Michelle Westerlaken, University of Cambridge:
This experiment with virtual monstrosity in digital games constitutes one of the case studies in a recent PhD dissertation on multispecies worlds. Monstrosity, instead of focusing only on abhorrence and disgust, is here understood in alignment with its etymological roots. The Latin ‘monstrare’ and the French ‘montrer’, indicate that a monster is something ‘shown forth’ (Graham 2002). The monster is thereby more than merely a critical figure, or a resisting entity. They also perform a way of being outside negations. Not only through spectacle or the sublime, but the monster is able to point towards other possible worldings or transgressions of previously held boundaries. Within digital game worlds, however, monsters appear as computer controlled entities and are usually there to be defeated in a player-centric narrative. As game studies scholars have argued, the monsters, beasts, or encountered creatures may look fearful, but they rarely behave in a way that would confound us; their transgression is superficial (Švelch 2018). In this paper, it is argued that open world digital ecologies – in certain modalities – enable us to explore monstrosity in more meaningful and less anthropocentric ways. By spending over 150 hours in Zelda – Breath of the Wild (Nintendo 2017), as a vegan player, “I” (as character ‘Link’) explored different ways of relating to the living creatures in the game world who are otherwise seen as resources or challenges to defeat. In these extensive interactive spaces, the player can experiment with their own worldmaking practices in multispecies encounters. The creation of multispecies worlds thus exists between the encoded virtual-world and the player’s own extended ontology in developing their relationship to other entities through their interactions in the virtual space.
Michelle Westerlaken is a research associate in the ‘Smart Forest’ project in the Department of Sociology at The University of Cambridge. She has a PhD in Interaction Design from Malmö University (Sweden). As a designer, she explored possibilities for humans and other species to propose interaction modalities for multispecies ways of living on this planet, including design projects with cats, dogs, ants, and penguins. https://michellewesterlaken.com/
Alexander Cullen, University of Cambridge:
Massive Multiplayer Online Roleplaying Games (MMORPG) now encompass 10+ million active subscribed users. Geography has given only cursory attention towards the contested politics of digital landscapes (and their encounter) that is generated to situate MMORPGs. Research has begun to identify the reproduction of colonial and racist structures manifest in their design as central to forms of digital world building. However, less attention has been paid to more-than-human (or even more-than-player) entities that populate MMORPG worlds and how the ontological politics of one may puncture through to the politics of the other.

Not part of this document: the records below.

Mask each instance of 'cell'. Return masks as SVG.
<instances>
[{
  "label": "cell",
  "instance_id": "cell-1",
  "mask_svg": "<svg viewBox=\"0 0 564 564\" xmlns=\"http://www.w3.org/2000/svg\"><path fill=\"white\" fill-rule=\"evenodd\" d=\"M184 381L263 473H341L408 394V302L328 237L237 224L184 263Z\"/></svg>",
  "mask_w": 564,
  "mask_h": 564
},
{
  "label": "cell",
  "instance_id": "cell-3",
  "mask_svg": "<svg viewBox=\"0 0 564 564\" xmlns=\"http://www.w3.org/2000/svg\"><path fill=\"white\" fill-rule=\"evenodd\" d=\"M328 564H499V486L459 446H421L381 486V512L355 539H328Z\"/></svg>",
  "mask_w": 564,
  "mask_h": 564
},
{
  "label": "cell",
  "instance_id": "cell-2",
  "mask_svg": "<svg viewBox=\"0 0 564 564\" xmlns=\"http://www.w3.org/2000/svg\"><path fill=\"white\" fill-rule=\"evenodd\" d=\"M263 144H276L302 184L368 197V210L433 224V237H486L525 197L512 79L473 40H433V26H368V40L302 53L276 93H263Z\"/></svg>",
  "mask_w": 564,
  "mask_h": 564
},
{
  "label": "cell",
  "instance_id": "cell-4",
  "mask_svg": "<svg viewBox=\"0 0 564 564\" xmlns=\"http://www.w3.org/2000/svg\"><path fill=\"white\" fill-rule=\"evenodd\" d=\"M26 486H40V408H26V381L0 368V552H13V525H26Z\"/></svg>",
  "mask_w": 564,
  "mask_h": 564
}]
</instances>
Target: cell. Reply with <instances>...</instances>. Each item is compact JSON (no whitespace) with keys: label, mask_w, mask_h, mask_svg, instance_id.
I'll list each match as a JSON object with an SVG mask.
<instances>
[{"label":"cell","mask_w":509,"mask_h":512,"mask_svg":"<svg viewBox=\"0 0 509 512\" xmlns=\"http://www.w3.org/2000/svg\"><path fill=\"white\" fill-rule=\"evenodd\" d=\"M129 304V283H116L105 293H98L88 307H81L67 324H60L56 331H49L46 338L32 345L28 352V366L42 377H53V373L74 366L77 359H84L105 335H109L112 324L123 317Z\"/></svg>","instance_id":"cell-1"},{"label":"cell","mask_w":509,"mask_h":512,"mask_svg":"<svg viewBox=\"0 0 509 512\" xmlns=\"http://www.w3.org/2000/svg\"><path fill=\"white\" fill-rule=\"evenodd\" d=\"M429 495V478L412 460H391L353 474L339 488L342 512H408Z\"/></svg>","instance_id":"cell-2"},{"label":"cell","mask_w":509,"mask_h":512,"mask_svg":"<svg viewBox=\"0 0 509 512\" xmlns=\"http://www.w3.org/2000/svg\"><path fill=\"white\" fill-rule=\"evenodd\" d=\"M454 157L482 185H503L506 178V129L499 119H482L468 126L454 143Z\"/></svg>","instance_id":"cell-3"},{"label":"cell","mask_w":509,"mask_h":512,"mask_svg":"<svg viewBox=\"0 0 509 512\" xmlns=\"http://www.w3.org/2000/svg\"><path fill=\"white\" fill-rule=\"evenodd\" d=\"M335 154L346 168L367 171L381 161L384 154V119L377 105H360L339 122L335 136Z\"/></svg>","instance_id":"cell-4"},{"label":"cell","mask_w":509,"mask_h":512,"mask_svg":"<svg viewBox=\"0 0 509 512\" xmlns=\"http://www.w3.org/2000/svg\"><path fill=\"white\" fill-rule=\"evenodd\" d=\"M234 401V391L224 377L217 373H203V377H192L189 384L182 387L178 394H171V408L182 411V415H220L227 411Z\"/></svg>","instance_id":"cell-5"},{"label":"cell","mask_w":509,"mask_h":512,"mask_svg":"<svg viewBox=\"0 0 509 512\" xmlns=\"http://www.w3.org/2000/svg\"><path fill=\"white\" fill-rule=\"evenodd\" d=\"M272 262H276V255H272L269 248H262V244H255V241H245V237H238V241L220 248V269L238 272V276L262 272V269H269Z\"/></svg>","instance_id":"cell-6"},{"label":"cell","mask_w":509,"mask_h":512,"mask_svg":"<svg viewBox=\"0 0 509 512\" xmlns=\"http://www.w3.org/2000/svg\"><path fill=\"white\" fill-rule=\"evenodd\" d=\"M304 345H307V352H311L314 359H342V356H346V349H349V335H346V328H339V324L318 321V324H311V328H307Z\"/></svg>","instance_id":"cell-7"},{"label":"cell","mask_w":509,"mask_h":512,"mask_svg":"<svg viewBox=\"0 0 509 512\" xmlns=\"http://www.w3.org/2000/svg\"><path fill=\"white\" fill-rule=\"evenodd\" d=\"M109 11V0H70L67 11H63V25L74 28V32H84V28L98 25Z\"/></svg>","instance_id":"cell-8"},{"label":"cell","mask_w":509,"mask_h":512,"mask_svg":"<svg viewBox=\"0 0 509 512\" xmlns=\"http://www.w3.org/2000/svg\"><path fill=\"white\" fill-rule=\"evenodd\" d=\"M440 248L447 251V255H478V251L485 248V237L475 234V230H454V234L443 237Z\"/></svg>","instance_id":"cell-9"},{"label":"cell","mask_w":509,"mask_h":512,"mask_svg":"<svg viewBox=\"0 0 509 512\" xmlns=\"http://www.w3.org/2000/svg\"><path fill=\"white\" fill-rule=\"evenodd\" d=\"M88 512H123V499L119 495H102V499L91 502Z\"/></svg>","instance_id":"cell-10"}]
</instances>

With this paper I aim to examine the importance of political-relations to non-playable animal characters in a mass pandemic event in the MMORPG World of Warcraft. It is shown how unintentionally their role of disease vector reflects “real-world” disease ecologies – including the reproduction of game inequalities in offline worlds.
Alexander is a Human Geographer and Lecturer in Political Ecology at the University of Cambridge. His research is attentive to issues of land conflict, climate ontologies and nationalist natures in Southeast Asia. He enjoys playing the Untitled Goose Game when spare time is available.